Cependant, lorsque la Lune pénètre à l’intérieur de la queue magnétique, elle est en quelque sorte « abritée » du vent solaire. Dans cette zone protégée, la densité des protons issus du vent solaire chute drastiquement. On pourrait s’attendre à ce que les interactions avec la surface lunaire soient alors très différentes.
Des résultats surprenants
Li et ses co-auteurs ont analysé les données de télédétection collectées par l’instrument Moon Mineralogy Mapper à bord de la mission indienne Chandrayaan-1 entre 2008 et 2009. Plus précisément, ils ont évalué les changements dans la formation d’eau lorsque la Lune traversait la queue magnétique de la Terre.
Or, les observations ont révélé un phénomène surprenant : malgré la diminution significative des protons de vent solaire à l’intérieur de la queue magnétique, la formation d’eau sur la Lune y est presque aussi active que lorsqu’elle est à l’extérieur. Cette constatation suggère que d’autres processus ou sources pourraient contribuer à la formation d’eau sur la surface lunaire. « En particulier, le rayonnement des électrons de haute énergie présente des effets similaires à ceux des protons du vent solaire », souligne Li.
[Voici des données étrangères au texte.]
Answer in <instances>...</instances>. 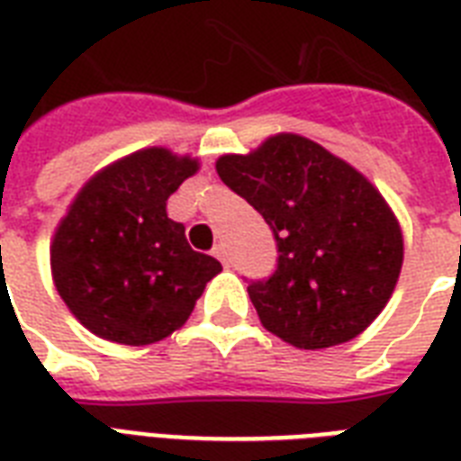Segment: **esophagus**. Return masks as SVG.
Masks as SVG:
<instances>
[{
	"label": "esophagus",
	"mask_w": 461,
	"mask_h": 461,
	"mask_svg": "<svg viewBox=\"0 0 461 461\" xmlns=\"http://www.w3.org/2000/svg\"><path fill=\"white\" fill-rule=\"evenodd\" d=\"M217 256V258L222 260V266H230V253H227V246L224 244H217L215 251H212Z\"/></svg>",
	"instance_id": "34e87169"
}]
</instances>
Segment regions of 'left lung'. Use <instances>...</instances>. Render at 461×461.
Here are the masks:
<instances>
[{"mask_svg": "<svg viewBox=\"0 0 461 461\" xmlns=\"http://www.w3.org/2000/svg\"><path fill=\"white\" fill-rule=\"evenodd\" d=\"M215 167L277 241L275 273L249 285L263 328L299 349L361 335L390 302L404 258L400 222L378 188L296 133Z\"/></svg>", "mask_w": 461, "mask_h": 461, "instance_id": "8db88e82", "label": "left lung"}]
</instances>
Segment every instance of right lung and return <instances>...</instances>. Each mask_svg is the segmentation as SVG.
Wrapping results in <instances>:
<instances>
[{
    "instance_id": "add662e5",
    "label": "right lung",
    "mask_w": 461,
    "mask_h": 461,
    "mask_svg": "<svg viewBox=\"0 0 461 461\" xmlns=\"http://www.w3.org/2000/svg\"><path fill=\"white\" fill-rule=\"evenodd\" d=\"M198 159L146 148L97 172L71 203L50 246L54 287L93 335L143 347L188 321L222 266L194 251L167 198Z\"/></svg>"
}]
</instances>
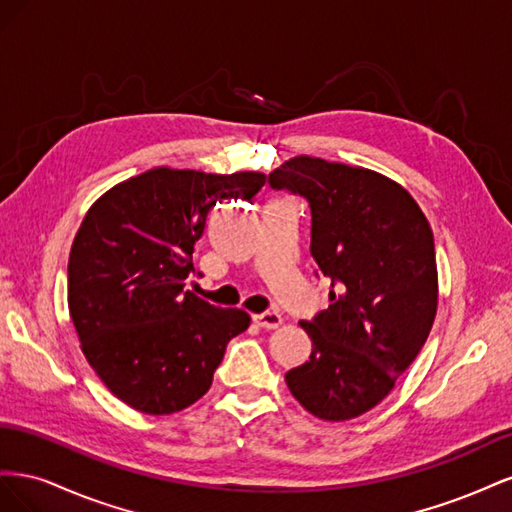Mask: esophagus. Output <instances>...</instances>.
Listing matches in <instances>:
<instances>
[{"label": "esophagus", "mask_w": 512, "mask_h": 512, "mask_svg": "<svg viewBox=\"0 0 512 512\" xmlns=\"http://www.w3.org/2000/svg\"><path fill=\"white\" fill-rule=\"evenodd\" d=\"M254 322L260 329H277L282 324V316L277 312H265V314H256Z\"/></svg>", "instance_id": "34e87169"}]
</instances>
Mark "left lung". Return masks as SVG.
Returning a JSON list of instances; mask_svg holds the SVG:
<instances>
[{
    "instance_id": "left-lung-1",
    "label": "left lung",
    "mask_w": 512,
    "mask_h": 512,
    "mask_svg": "<svg viewBox=\"0 0 512 512\" xmlns=\"http://www.w3.org/2000/svg\"><path fill=\"white\" fill-rule=\"evenodd\" d=\"M269 185L309 203V252L316 275L331 280V305L301 322L309 361L286 384L322 421H350L393 391L431 331L438 269L429 222L399 183L359 166L299 156Z\"/></svg>"
}]
</instances>
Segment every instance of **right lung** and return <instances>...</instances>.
Masks as SVG:
<instances>
[{
    "mask_svg": "<svg viewBox=\"0 0 512 512\" xmlns=\"http://www.w3.org/2000/svg\"><path fill=\"white\" fill-rule=\"evenodd\" d=\"M265 181L162 166L87 211L68 260V307L85 359L123 404L153 416L192 406L230 339L250 327L243 309L215 307L185 284L209 211L250 200Z\"/></svg>",
    "mask_w": 512,
    "mask_h": 512,
    "instance_id": "1",
    "label": "right lung"
}]
</instances>
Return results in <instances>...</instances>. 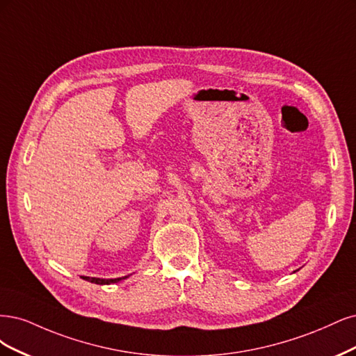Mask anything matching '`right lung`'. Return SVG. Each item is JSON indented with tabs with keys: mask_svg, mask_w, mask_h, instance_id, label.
<instances>
[{
	"mask_svg": "<svg viewBox=\"0 0 356 356\" xmlns=\"http://www.w3.org/2000/svg\"><path fill=\"white\" fill-rule=\"evenodd\" d=\"M125 278H129V275H127V277L113 278V280H103V278H90V277H84V280H86V281H88V282H93V284H100V285H105V284H115V282H120V281H122V280H125Z\"/></svg>",
	"mask_w": 356,
	"mask_h": 356,
	"instance_id": "right-lung-1",
	"label": "right lung"
}]
</instances>
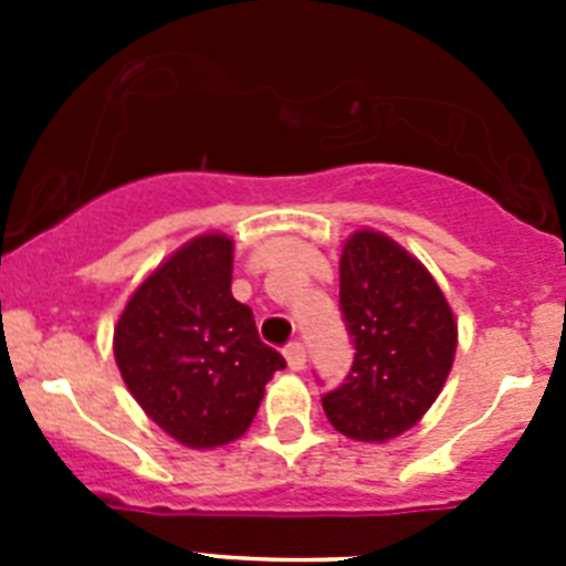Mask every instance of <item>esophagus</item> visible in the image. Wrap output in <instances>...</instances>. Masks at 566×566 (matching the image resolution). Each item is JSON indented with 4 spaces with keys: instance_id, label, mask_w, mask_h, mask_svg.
I'll use <instances>...</instances> for the list:
<instances>
[{
    "instance_id": "esophagus-1",
    "label": "esophagus",
    "mask_w": 566,
    "mask_h": 566,
    "mask_svg": "<svg viewBox=\"0 0 566 566\" xmlns=\"http://www.w3.org/2000/svg\"><path fill=\"white\" fill-rule=\"evenodd\" d=\"M283 354H286V363L292 371H303V365H306V348H303V345L300 343L286 345V352Z\"/></svg>"
}]
</instances>
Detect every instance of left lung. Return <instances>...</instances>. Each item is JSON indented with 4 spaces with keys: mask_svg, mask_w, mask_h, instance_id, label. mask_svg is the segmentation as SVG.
Instances as JSON below:
<instances>
[{
    "mask_svg": "<svg viewBox=\"0 0 566 566\" xmlns=\"http://www.w3.org/2000/svg\"><path fill=\"white\" fill-rule=\"evenodd\" d=\"M339 306L357 354L345 382L323 397V411L357 442L402 437L437 402L453 368V308L433 274L374 229L343 243Z\"/></svg>",
    "mask_w": 566,
    "mask_h": 566,
    "instance_id": "obj_1",
    "label": "left lung"
}]
</instances>
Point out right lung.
<instances>
[{
    "mask_svg": "<svg viewBox=\"0 0 566 566\" xmlns=\"http://www.w3.org/2000/svg\"><path fill=\"white\" fill-rule=\"evenodd\" d=\"M232 238L207 232L175 249L129 294L113 332L127 391L167 437L209 451L249 431L286 359L260 343L232 297Z\"/></svg>",
    "mask_w": 566,
    "mask_h": 566,
    "instance_id": "right-lung-1",
    "label": "right lung"
}]
</instances>
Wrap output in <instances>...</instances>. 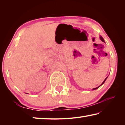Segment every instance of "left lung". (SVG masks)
I'll return each instance as SVG.
<instances>
[{
    "label": "left lung",
    "instance_id": "obj_1",
    "mask_svg": "<svg viewBox=\"0 0 125 125\" xmlns=\"http://www.w3.org/2000/svg\"><path fill=\"white\" fill-rule=\"evenodd\" d=\"M100 40H101V41H102V42H105V41H104V39H103V38H102V36H100ZM107 77H106V78L105 79V80H104V82H103V83H102V84H101V85H100L99 86H98V87H95V88H94V89H93L92 90H96V89H97L98 88H99V87H100V86L101 85H103V84L104 83V82H105V81H106V79H107Z\"/></svg>",
    "mask_w": 125,
    "mask_h": 125
}]
</instances>
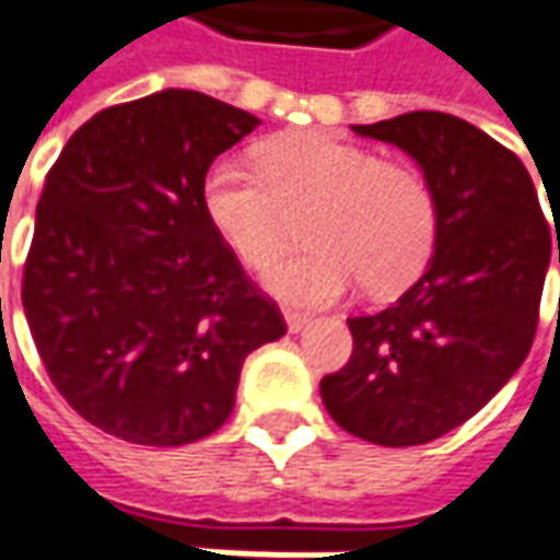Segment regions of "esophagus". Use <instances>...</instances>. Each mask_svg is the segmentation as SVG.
Wrapping results in <instances>:
<instances>
[{
  "mask_svg": "<svg viewBox=\"0 0 560 560\" xmlns=\"http://www.w3.org/2000/svg\"><path fill=\"white\" fill-rule=\"evenodd\" d=\"M284 324H288V332H303L312 324V317L300 315V312H284Z\"/></svg>",
  "mask_w": 560,
  "mask_h": 560,
  "instance_id": "obj_1",
  "label": "esophagus"
}]
</instances>
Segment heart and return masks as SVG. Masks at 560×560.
<instances>
[{"mask_svg": "<svg viewBox=\"0 0 560 560\" xmlns=\"http://www.w3.org/2000/svg\"><path fill=\"white\" fill-rule=\"evenodd\" d=\"M255 173L212 161L200 179L207 224L243 267L260 269L284 240V215L305 210V248L279 257L264 288L293 305H329L357 281L375 296L417 279L438 236L429 183L411 164L329 131H296L257 143Z\"/></svg>", "mask_w": 560, "mask_h": 560, "instance_id": "obj_1", "label": "heart"}]
</instances>
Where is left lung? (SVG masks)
Segmentation results:
<instances>
[{"label": "left lung", "instance_id": "left-lung-1", "mask_svg": "<svg viewBox=\"0 0 560 560\" xmlns=\"http://www.w3.org/2000/svg\"><path fill=\"white\" fill-rule=\"evenodd\" d=\"M351 128L417 161L438 236L396 303L348 320L351 360L320 381V399L369 444H429L470 420L525 363L552 257L549 224L525 164L458 116L413 110Z\"/></svg>", "mask_w": 560, "mask_h": 560}]
</instances>
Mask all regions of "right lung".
Masks as SVG:
<instances>
[{
  "mask_svg": "<svg viewBox=\"0 0 560 560\" xmlns=\"http://www.w3.org/2000/svg\"><path fill=\"white\" fill-rule=\"evenodd\" d=\"M260 119L195 90L116 104L47 173L23 312L74 411L143 446H183L231 417L248 353L284 336L200 207V179Z\"/></svg>",
  "mask_w": 560,
  "mask_h": 560,
  "instance_id": "obj_1",
  "label": "right lung"
}]
</instances>
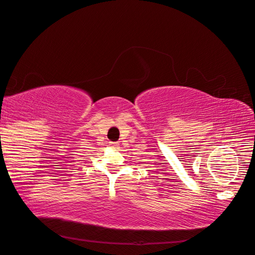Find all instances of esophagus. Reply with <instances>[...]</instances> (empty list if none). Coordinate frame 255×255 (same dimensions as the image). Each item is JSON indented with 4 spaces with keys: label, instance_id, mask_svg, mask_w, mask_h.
Wrapping results in <instances>:
<instances>
[{
    "label": "esophagus",
    "instance_id": "1",
    "mask_svg": "<svg viewBox=\"0 0 255 255\" xmlns=\"http://www.w3.org/2000/svg\"><path fill=\"white\" fill-rule=\"evenodd\" d=\"M110 146H112V148H118L119 143L118 142H110Z\"/></svg>",
    "mask_w": 255,
    "mask_h": 255
}]
</instances>
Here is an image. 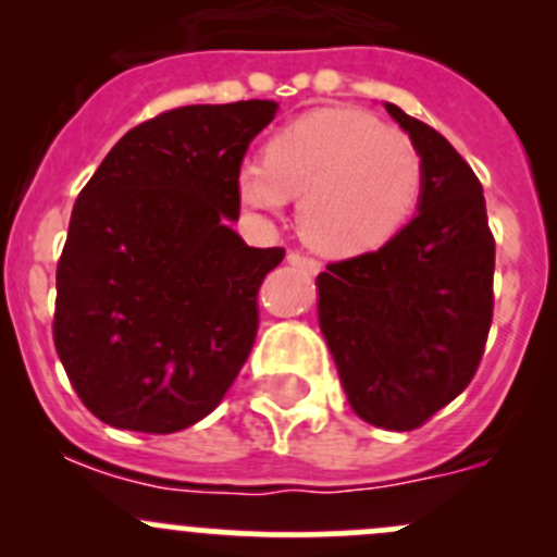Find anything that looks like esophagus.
<instances>
[{"label":"esophagus","mask_w":557,"mask_h":557,"mask_svg":"<svg viewBox=\"0 0 557 557\" xmlns=\"http://www.w3.org/2000/svg\"><path fill=\"white\" fill-rule=\"evenodd\" d=\"M288 261L294 263V267L305 269L307 274H318L320 272V261H318V258L307 256V252H301V250H290L288 252Z\"/></svg>","instance_id":"34e87169"}]
</instances>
Li espère collaborer à une mission lunaire dans le cadre des programmes Artemis de la NASA. L’objectif serait de surveiller de près l’environnement plasma et la teneur en eau à la surface polaire lunaire à mesure que la Lune traverse différentes phases de la queue magnétique de la Terre. Il conclut : « Au total, cette découverte et mes précédentes découvertes de pôles lunaires ‘rouillés’ indiquent que la Terre est fortement liée à la Lune dans de nombreux aspects méconnus ».